| Outcome | Probability | Yes Bid | Yes Ask | 24h Change | Volume | |
|---|---|---|---|---|---|---|
| Oklahoma City | 83% | 59¢ | 85¢ | — | $1 | Trade → |
| Tie | 0% | 0¢ | 19¢ | — | $0 | Trade → |
| Golden State | 0% | 13¢ | 42¢ | — | $0 | Trade → |
This market asks which team will outscore the other in the second half (third and fourth quarters) of the Golden State vs Oklahoma City game. It matters for traders and fans who want to isolate second-half performance and hedge or express views separate from full-game outcomes.
Golden State and Oklahoma City have contrasting styles that often produce momentum swings: one team typically emphasizes perimeter shooting and spacing while the other emphasizes transition and athleticism. Second-half outcomes can hinge on halftime adjustments, rotation changes, and in-game developments rather than pregame narratives. Because this market isolates only the second half, it highlights coaching adjustments and bench depth more than full-game aggregates.
Market prices reflect the consensus view of which team is expected to win the second half and update as new information arrives; interpret them as dynamic signals, not guarantees.
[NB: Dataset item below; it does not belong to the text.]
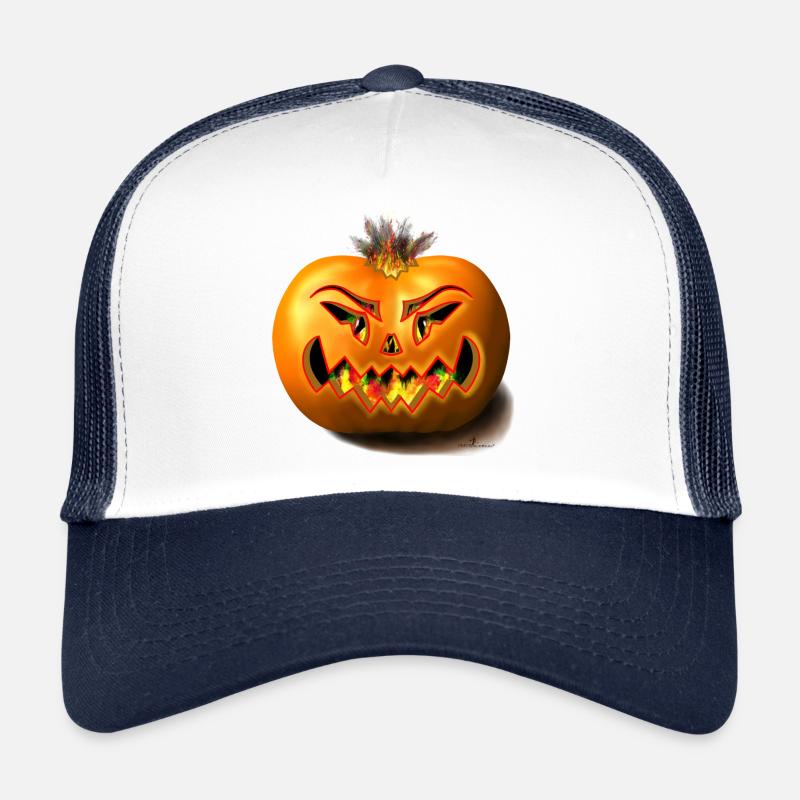 pumkin brûlant / citrouille d’Halloween Casquette trucker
Liquidity, news (injuries, rotations), and time until the second half all shape short-term price movements.
The outcome is decided by which team has more points in the combined third and fourth quarters of regulation play; consult the platform’s official rules for how overtime or ties are handled for this specific market.
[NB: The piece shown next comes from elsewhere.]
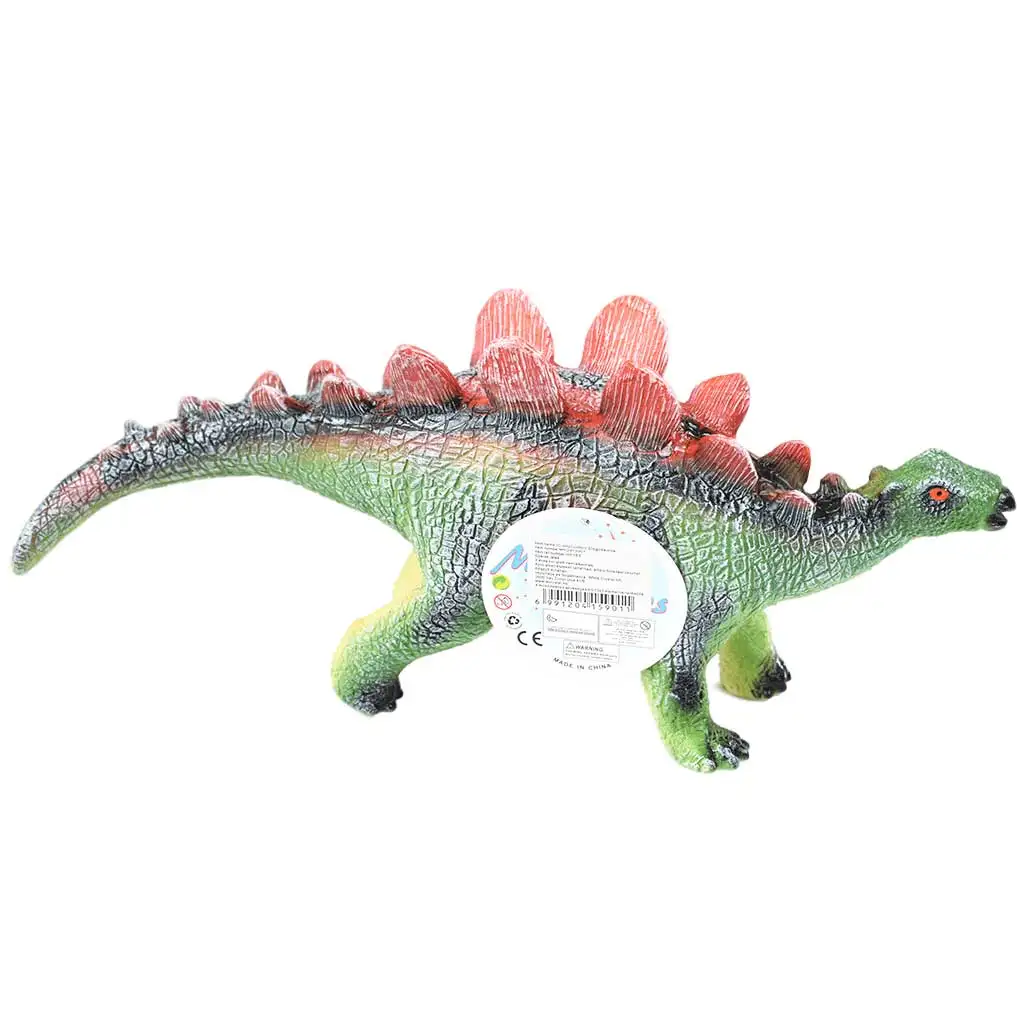 Dino World: Stegosaurus-Dinosaurierfigur aus Vinyl mit Geräuschfunktion und Baumwollfüllung, 35 cm Bild 2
The event page shows the official close time (listed as TBD for this listing); in practice, trading for a second-half market typically ends at or shortly before the start of the second half, so monitor the event page and platform notifications for the exact cutoff.
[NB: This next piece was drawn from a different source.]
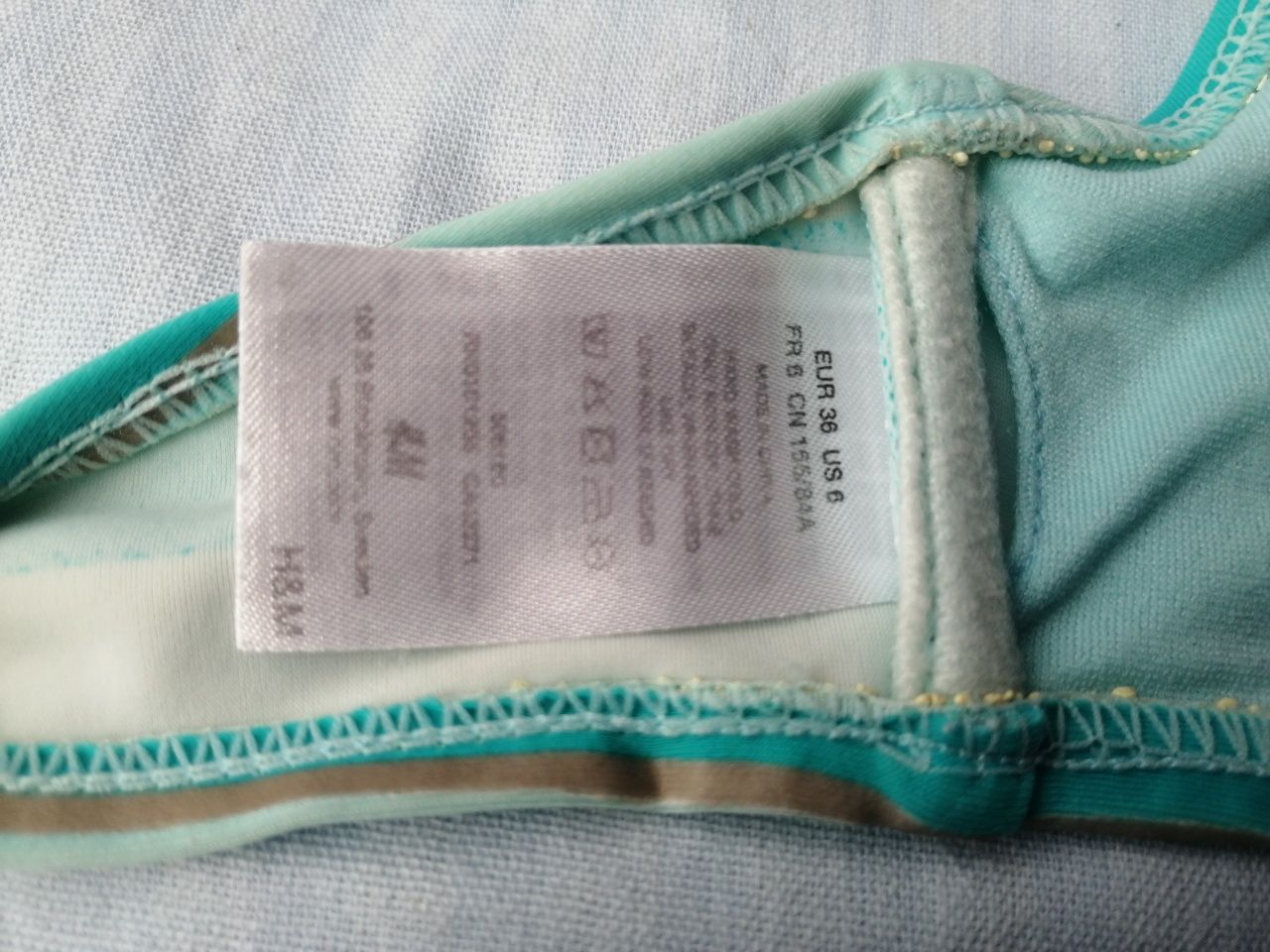 Góra od kostiumu kąpielowego, bikini h&m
The three outcomes represent: Golden State wins the second half, Oklahoma City wins the second half, and the third outcome covers ties, pushes, or a no-contest resolution as defined by the platform’s settlement rules.
Watch matchups involving each team’s primary ball-handler and leading scorers, the defensive wings tasked with limiting open threes, and how coaches deploy bench units late — those rotations and matchup changes often decide second-half momentum.
Late injuries and halftime scratches can materially shift expectations because they change rotations and matchup dynamics; follow official injury reports, in-arena lineup confirmations, and first-half foul situations to reassess positions before the second half.